Hypothyroidism results from decreased levels of T4 and T3, with increases in serum thyroid-stimulating hormone. The cardiovascular manifestations of hypothyroidism include diastolic hypertension, sinus bradycardia due to sinus node dysfunction, and failure of the sinus node to accelerate normally under conditions of stress. Other cardiac manifestations may include heart block, pericarditis, and pericardial effusion. Approximately 4% of patients with hypothyroidism develop
pericarditis. Less commonly, there is cardiomyopathy, endocardial fibrosis, and myxomatous valvular changes¹⁷ (Table 146.2).

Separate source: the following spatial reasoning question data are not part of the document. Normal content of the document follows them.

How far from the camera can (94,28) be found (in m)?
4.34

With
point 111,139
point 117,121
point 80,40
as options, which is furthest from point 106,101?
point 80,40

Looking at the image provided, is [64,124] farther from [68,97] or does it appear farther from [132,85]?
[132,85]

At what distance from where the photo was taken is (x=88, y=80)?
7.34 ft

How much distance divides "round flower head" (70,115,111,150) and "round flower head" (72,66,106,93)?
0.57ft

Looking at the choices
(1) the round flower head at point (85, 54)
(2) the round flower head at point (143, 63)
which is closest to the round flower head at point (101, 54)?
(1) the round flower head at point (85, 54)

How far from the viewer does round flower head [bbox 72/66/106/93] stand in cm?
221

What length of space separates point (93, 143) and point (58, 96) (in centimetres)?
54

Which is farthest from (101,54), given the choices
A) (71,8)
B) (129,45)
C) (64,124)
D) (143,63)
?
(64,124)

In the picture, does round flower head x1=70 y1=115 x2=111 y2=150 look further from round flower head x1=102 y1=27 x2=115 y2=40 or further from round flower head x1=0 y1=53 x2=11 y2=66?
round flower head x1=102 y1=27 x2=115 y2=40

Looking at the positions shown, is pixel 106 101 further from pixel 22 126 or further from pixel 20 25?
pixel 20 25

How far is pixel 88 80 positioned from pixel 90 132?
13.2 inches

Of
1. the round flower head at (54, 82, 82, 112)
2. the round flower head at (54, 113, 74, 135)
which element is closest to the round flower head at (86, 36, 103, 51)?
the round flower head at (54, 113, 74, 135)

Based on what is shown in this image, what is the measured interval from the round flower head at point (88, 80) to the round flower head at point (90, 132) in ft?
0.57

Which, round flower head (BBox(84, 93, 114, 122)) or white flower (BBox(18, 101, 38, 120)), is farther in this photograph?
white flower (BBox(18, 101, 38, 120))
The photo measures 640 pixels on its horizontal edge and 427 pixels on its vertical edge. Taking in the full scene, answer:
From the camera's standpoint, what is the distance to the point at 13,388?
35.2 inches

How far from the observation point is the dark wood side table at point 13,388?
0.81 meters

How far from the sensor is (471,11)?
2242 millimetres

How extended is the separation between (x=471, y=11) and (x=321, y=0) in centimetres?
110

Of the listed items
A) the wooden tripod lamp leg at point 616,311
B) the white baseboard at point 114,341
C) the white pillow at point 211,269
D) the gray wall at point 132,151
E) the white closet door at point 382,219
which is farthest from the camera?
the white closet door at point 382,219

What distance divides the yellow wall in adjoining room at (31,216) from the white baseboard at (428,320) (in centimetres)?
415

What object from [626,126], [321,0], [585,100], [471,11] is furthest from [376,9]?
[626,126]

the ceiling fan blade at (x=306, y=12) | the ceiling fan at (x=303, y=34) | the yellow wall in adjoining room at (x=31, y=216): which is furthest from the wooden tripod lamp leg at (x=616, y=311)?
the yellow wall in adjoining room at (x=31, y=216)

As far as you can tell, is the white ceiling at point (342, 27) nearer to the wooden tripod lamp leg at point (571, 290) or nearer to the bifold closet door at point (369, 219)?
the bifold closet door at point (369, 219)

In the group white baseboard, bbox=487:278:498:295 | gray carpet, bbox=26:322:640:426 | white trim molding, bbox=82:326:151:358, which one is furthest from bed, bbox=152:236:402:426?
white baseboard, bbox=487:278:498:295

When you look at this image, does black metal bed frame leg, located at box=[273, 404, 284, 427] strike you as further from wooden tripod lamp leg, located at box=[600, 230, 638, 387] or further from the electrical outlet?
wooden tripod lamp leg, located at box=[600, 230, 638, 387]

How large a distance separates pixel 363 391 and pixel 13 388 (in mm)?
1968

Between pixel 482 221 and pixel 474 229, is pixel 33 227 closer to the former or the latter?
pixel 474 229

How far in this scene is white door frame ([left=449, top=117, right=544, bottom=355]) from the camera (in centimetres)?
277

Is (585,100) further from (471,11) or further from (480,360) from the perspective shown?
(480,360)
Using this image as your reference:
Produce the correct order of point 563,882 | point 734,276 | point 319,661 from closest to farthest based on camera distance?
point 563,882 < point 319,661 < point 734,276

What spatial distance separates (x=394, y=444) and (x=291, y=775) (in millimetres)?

Hypothyroidism, if long standing and untreated, may result in a constellation of cardiac effects historically termed “myxedema heart”.^18,19,20 These include cardiac dilatation, low cardiac output, low electrical voltages on electrocardiogram, and flattened or inverted T waves: all findings that reverse with treatment. Massive pericardial effusions may also be the initial presentation of untreated hypothyroidism.²¹ Physiologic effects of hypothyroidism on the circulation include decreased cardiac output, decreased stroke volume, and increased circulation time. There appears to be an increased risk of hypertension, due to a persistent low-renin state and increased peripheral vascular resistance. Even subclinical hypothyroidism is associated with decreased cardiac preload, increased afterload, and reductions in stroke volume and cardiac output.²²

Biopsies of patients with heart failure secondary to myxedema are nonspecific and may show vacuolated myocytes indicative of chronic ischemia.¹⁹ There is typically extensive basophilic degeneration of myocytes, although the finding is not specific for thyroid disease (Fig. 146.1).